◆ **Extracted text**
********************

A secondary purpose is as a form of drawing lots whereby all the players cut the pack before the game starts and reveal the card at the bottom of the lifted packet to determine initial conditions of the game such as seating, partnerships, and the first dealer. The card rankings applied for this purpose may differ from that used for the rules of the game, e.g. with Aces low, as follows: Joker–A–2–3–4–5–6–7–8–9–10–J–Q–K. Alternatively the shuffled pack is often fanned, face down, on the table, with players drawing and revealing one card at random.

== Procedure ==
A common cutting procedure is that after the cards have been shuffled, the dealer sets the cards face down on the table near the player designated to make the cut. This is usually the player who would be dealt to last, i.e. the dealer's right in clockwise-dealt games, or the player to dealer's left when dealt counter-clockwise.

********************

◆ **Dataset extract**
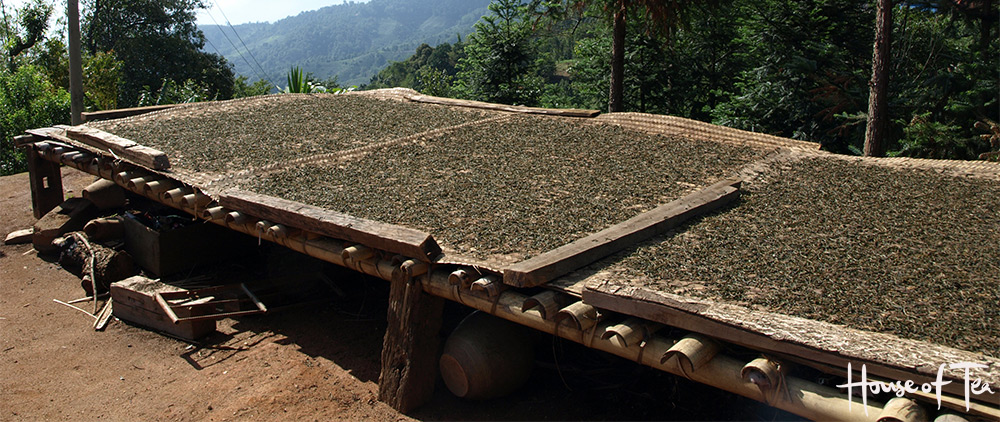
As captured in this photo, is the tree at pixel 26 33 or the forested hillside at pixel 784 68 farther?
the tree at pixel 26 33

********************

◆ **Assignment 1**
List the initial conditions of the game that, according to the passage on cutting cards, can be determined when all the players cut the pack before play.
◆ **Assignment 2**
Based on the passage on cutting cards, does each statement agree with it? (a) When cutting is used to draw lots, Aces may rank low. (b) The dealer hands the cards directly to the player who makes the cut. (c) In clockwise-dealt games, the cut is usually made by the player to the dealer's left.

◆ **Exercise result 1**
Seating, partnerships, and the first dealer.

◆ **Exercise result 2**
(a) Yes: "The card rankings applied for this purpose may differ from that used for the rules of the game, e.g. with Aces low"
(b) No: "the dealer sets the cards face down on the table near the player designated to make the cut"
(c) No: "the dealer's right in clockwise-dealt games"